__TASK REQUIREMENTS__. Give back the lines below verbatim, omitting all pictures.

# # # # #

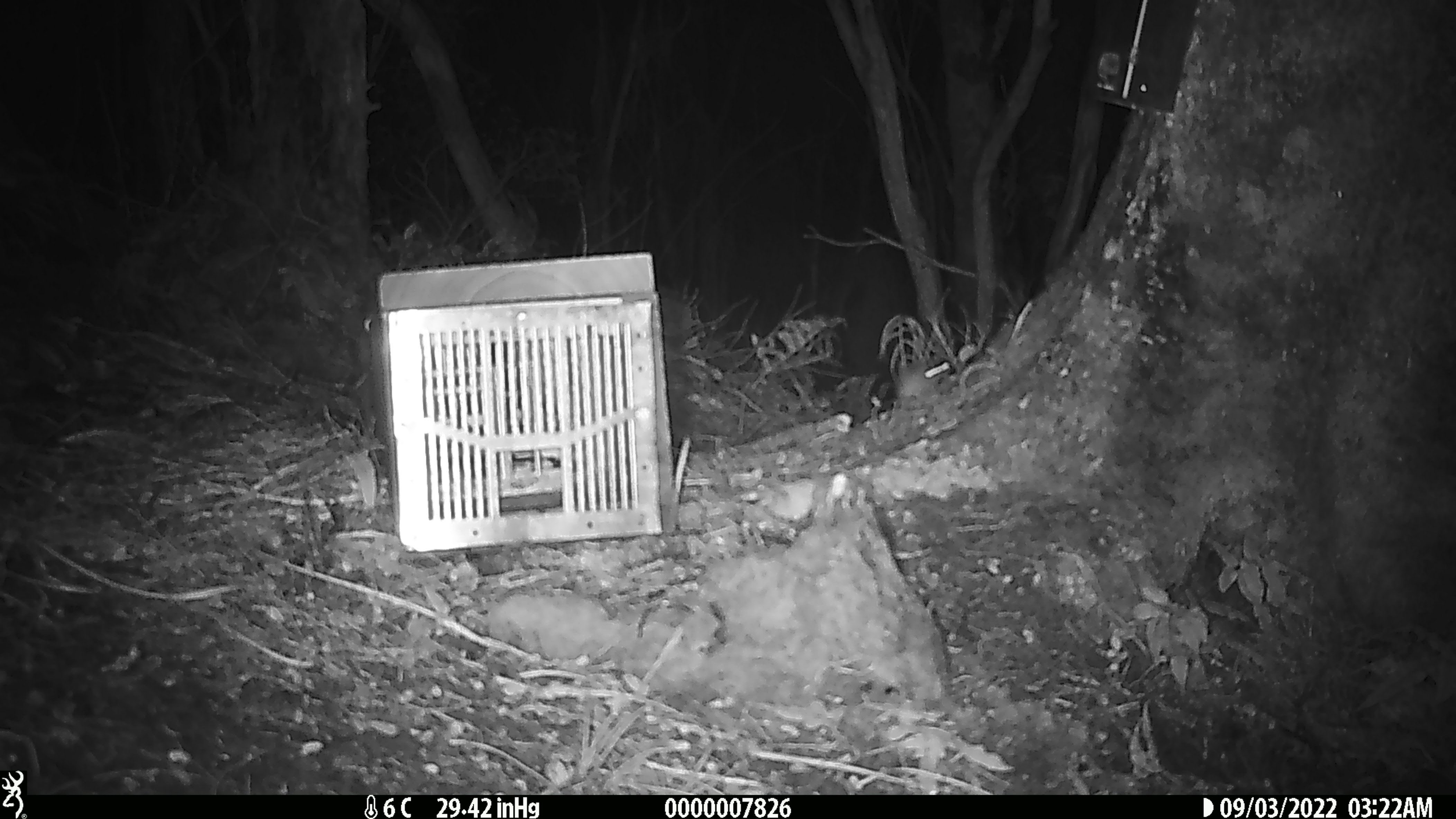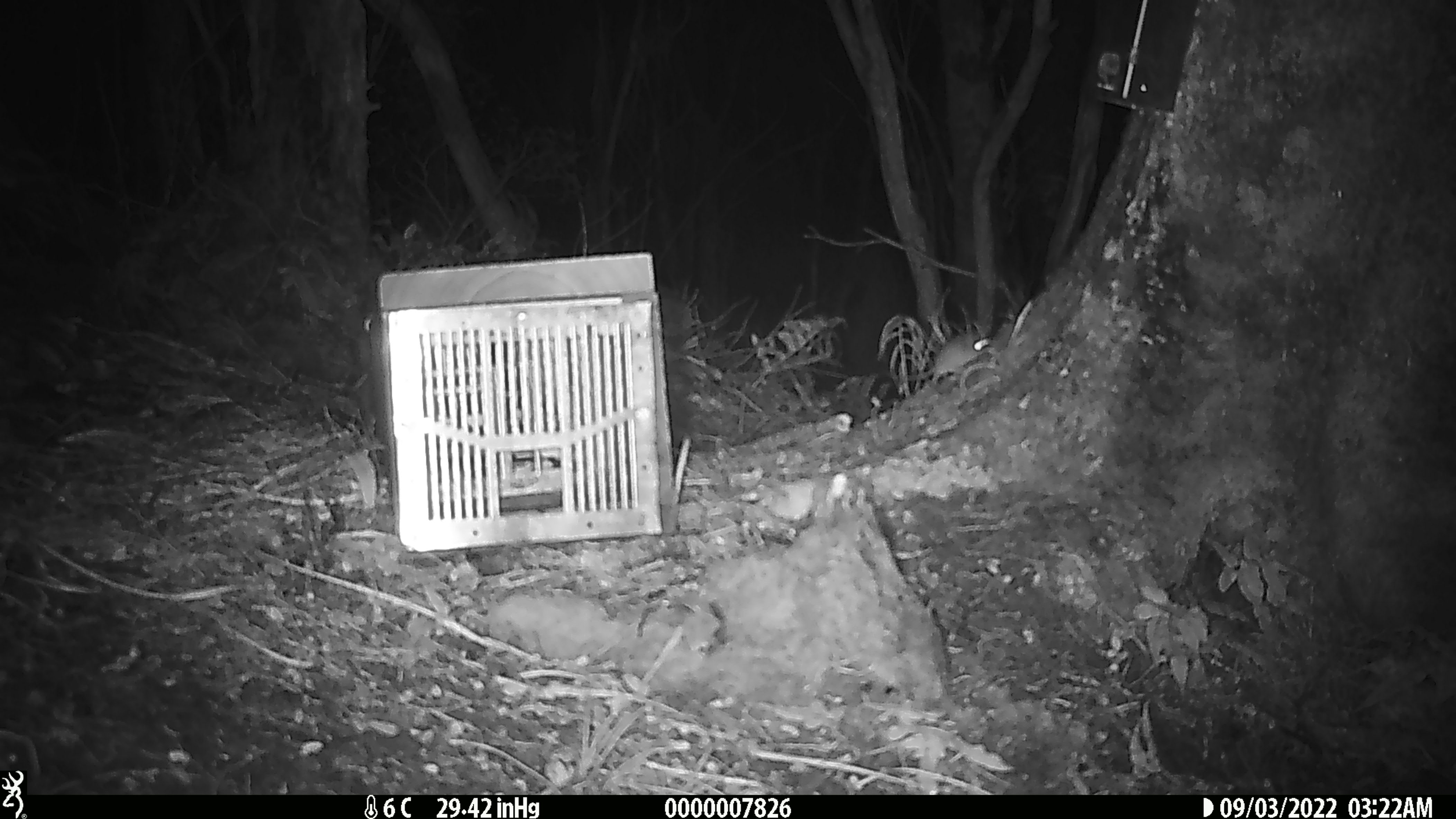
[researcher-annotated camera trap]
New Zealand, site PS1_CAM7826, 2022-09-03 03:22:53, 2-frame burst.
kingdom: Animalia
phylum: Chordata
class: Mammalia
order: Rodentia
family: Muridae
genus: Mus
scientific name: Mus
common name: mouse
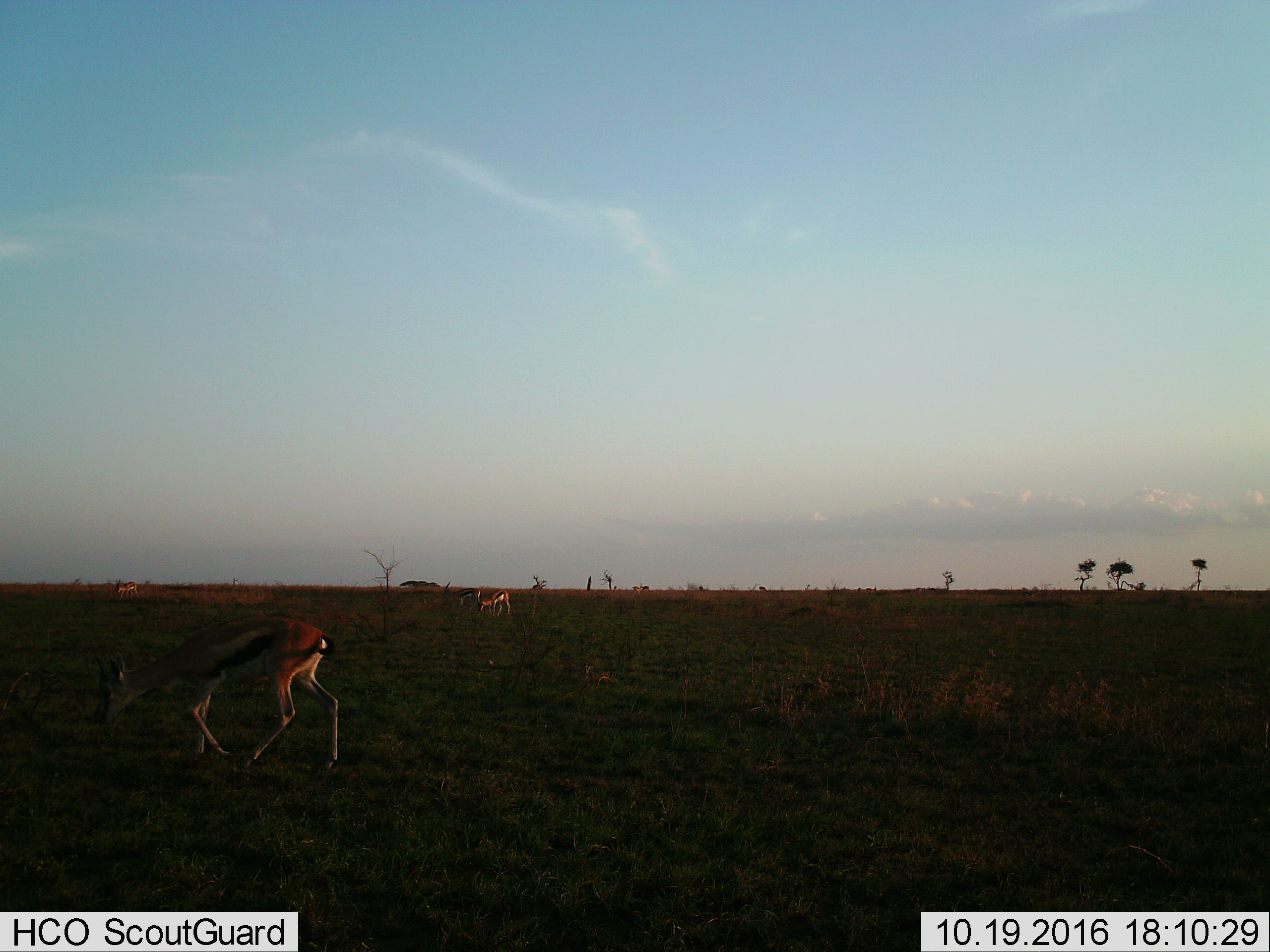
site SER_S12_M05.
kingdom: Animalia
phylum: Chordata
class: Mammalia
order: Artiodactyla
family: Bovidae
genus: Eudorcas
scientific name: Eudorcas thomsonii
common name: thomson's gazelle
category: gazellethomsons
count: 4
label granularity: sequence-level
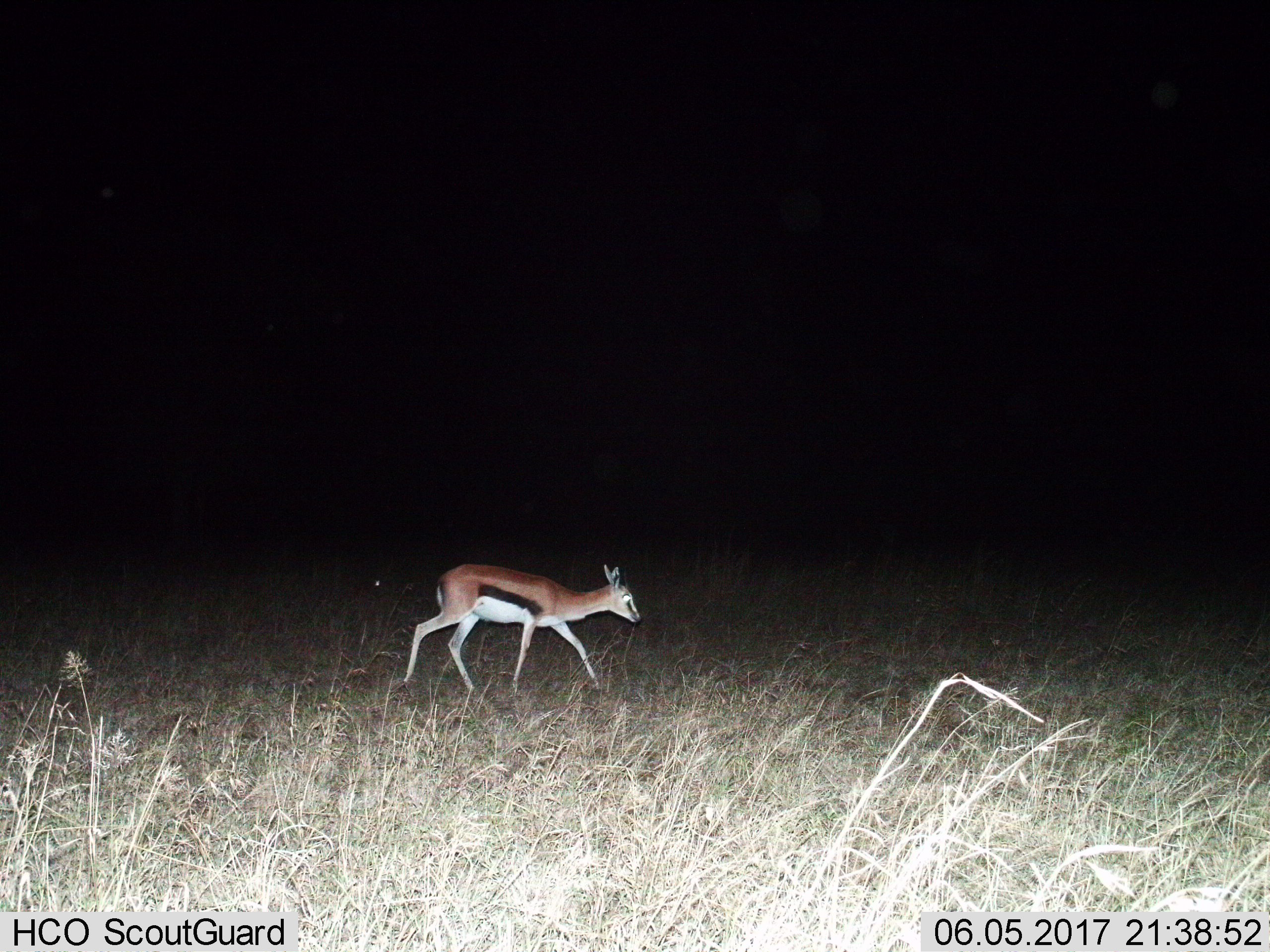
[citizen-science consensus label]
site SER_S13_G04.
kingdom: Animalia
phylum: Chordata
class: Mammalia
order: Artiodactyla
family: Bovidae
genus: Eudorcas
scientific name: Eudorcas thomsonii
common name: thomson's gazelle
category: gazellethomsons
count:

# # # # #

__EXERCISE RESULT__.
[researcher-annotated camera trap]
New Zealand, site PS1_CAM7826, 2022-09-03 03:22:53, 2-frame burst.
kingdom: Animalia
phylum: Chordata
class: Mammalia
order: Rodentia
family: Muridae
genus: Mus
scientific name: Mus
common name: mouse
site SER_S12_M05.
kingdom: Animalia
phylum: Chordata
class: Mammalia
order: Artiodactyla
family: Bovidae
genus: Eudorcas
scientific name: Eudorcas thomsonii
common name: thomson's gazelle
category: gazellethomsons
count: 4
label granularity: sequence-level
[citizen-science consensus label]
site SER_S13_G04.
kingdom: Animalia
phylum: Chordata
class: Mammalia
order: Artiodactyla
family: Bovidae
genus: Eudorcas
scientific name: Eudorcas thomsonii
common name: thomson's gazelle
category: gazellethomsons
count:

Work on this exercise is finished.